### TASK DESCRIPTION
Reproduce the passage of the blog post below from "Book Note: Jared" up to and including "Jared said...", word for word.

Tuesday, July 3, 2007

Book Note: Jared Calaway's Review of Peter Schaefer's Book, Jesus in the Talmud

If you haven't seen it yet, it is worth reading. On Antiquitopia, Jared Calaway has a very detailed review of Peter Schaefer's newest, Jesus in the Talmud. I haven't read the book myself yet, but it has been on my list (along with a huge stack sitting here in my office - gosh there have been some good books released lately!). Thanks Jared for an insightful review.

As for who the counternarrative might be directed to, maybe it isn't. Perhaps the narrative is not counternarrative or polemic with an opponent, but simply represents a formulation of the Jesus traditions within rabbinism for rabbinism?


Geoff Hudson said...

One has to suspect some collusion or exchange of information between early Jewish and Christian writers, neither of whom could have worked independently of Roman authorities?

Jared said...

If it is something that percolated within Rabbinic circles for Rabbinism, then that would support what I thought was my most important criticism--polemic or inversion of the gospel narrative for the purpose of monitoring those within rabbinic circles. And, of course, there is the additional satisfaction.

### INFORMATION SHOWN
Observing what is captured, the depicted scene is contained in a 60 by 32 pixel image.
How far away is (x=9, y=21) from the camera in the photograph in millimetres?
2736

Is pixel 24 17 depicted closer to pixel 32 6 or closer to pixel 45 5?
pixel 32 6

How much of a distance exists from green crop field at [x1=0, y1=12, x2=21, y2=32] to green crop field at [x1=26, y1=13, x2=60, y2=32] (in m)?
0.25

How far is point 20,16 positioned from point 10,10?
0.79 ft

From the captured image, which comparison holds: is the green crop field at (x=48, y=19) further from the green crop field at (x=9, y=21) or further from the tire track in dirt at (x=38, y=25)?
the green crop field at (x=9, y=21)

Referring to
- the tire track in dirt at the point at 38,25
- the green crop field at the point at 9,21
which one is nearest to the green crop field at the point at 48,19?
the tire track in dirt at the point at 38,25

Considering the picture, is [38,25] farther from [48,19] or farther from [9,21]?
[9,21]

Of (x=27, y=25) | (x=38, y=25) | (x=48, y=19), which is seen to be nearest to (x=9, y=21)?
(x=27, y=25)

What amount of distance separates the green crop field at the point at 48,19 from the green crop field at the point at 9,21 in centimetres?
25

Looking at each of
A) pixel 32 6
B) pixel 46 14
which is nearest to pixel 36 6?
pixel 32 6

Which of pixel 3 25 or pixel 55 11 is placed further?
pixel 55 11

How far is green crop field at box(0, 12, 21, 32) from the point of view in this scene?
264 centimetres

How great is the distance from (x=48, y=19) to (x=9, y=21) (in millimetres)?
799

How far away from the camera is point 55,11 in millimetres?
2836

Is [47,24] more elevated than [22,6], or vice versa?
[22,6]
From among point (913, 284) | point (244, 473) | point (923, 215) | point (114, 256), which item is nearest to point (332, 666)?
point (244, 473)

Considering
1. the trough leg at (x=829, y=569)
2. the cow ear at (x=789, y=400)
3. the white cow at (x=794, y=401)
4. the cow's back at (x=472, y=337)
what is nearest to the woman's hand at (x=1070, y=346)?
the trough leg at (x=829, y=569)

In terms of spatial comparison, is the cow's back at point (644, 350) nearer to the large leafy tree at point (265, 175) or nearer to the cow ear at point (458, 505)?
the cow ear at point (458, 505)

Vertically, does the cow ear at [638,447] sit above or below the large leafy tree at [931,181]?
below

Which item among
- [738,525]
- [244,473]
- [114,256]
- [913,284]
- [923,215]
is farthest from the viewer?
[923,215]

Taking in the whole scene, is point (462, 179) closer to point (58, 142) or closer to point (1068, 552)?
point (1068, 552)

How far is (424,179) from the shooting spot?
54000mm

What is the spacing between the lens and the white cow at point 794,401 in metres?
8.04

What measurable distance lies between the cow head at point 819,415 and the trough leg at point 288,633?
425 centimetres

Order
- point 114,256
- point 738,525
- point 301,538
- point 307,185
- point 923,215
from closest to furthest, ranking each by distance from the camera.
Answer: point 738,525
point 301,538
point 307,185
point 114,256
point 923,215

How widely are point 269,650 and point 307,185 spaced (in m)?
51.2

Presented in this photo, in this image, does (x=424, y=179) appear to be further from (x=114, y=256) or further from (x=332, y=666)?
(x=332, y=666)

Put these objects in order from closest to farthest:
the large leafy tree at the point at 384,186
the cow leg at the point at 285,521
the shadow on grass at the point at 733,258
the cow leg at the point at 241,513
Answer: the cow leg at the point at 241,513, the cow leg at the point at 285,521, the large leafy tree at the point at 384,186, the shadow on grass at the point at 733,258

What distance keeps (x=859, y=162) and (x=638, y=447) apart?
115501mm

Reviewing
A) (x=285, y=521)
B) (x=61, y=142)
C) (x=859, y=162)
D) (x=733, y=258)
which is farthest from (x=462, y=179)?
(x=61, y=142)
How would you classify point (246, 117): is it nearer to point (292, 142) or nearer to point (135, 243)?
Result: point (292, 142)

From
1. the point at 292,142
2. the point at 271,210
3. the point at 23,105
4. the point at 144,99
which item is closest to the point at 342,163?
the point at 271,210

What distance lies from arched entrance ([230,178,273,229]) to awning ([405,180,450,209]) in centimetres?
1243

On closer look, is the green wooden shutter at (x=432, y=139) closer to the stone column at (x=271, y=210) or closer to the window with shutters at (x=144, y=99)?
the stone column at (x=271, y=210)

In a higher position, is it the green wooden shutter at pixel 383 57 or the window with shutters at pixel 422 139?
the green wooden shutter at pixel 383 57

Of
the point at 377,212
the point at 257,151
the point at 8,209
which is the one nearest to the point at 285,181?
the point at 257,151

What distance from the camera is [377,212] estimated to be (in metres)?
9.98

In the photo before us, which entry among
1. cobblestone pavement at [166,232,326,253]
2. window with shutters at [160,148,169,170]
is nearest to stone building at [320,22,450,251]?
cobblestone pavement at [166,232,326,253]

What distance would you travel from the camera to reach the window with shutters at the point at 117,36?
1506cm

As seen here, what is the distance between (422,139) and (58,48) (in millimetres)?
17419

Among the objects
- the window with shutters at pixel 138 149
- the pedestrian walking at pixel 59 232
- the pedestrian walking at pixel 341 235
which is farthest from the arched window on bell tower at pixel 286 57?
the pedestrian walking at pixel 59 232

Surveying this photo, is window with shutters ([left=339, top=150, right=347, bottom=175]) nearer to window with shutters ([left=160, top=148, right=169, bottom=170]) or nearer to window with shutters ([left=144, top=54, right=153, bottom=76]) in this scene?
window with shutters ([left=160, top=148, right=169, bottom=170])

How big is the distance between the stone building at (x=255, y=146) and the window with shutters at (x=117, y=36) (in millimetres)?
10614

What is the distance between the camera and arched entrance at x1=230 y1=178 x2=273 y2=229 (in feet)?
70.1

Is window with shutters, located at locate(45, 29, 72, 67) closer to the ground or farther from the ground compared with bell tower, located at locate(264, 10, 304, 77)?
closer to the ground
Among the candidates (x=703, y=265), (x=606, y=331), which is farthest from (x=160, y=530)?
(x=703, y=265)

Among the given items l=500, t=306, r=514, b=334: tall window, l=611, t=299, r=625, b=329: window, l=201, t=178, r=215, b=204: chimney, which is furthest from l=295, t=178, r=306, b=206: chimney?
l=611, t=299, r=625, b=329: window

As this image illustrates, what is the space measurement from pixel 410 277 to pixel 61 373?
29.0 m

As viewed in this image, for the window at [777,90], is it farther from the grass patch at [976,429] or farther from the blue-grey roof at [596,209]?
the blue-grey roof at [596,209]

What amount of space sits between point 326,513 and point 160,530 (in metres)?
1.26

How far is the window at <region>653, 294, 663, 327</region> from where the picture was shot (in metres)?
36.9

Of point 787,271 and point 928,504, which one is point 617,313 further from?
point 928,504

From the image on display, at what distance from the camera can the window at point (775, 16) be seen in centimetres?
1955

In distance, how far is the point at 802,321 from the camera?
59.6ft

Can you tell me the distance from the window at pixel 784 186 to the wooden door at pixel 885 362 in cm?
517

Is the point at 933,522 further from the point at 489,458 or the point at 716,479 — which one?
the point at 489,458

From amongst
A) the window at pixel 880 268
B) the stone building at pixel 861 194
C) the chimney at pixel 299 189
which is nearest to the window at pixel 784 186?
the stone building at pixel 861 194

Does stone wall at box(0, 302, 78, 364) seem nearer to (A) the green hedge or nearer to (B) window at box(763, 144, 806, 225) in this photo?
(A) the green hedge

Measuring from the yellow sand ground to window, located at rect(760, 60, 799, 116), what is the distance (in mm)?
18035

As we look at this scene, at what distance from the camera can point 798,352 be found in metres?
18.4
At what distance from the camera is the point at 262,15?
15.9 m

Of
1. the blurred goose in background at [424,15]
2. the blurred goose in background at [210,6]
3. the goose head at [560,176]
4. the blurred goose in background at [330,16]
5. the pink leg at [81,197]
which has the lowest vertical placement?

### CORRECT OUTPUT
Book Note: Jared Calaway's Review of Peter Schaefer's Book, Jesus in the Talmud

If you haven't seen it yet, it is worth reading. On Antiquitopia, Jared Calaway has a very detailed review of Peter Schaefer's newest, Jesus in the Talmud. I haven't read the book myself yet, but it has been on my list (along with a huge stack sitting here in my office - gosh there have been some good books released lately!). Thanks Jared for an insightful review.

As for who the counternarrative might be directed to, maybe it isn't. Perhaps the narrative is not counternarrative or polemic with an opponent, but simply represents a formulation of the Jesus traditions within rabbinism for rabbinism?


Geoff Hudson said...

One has to suspect some collusion or exchange of information between early Jewish and Christian writers, neither of whom could have worked independently of Roman authorities?

Jared said...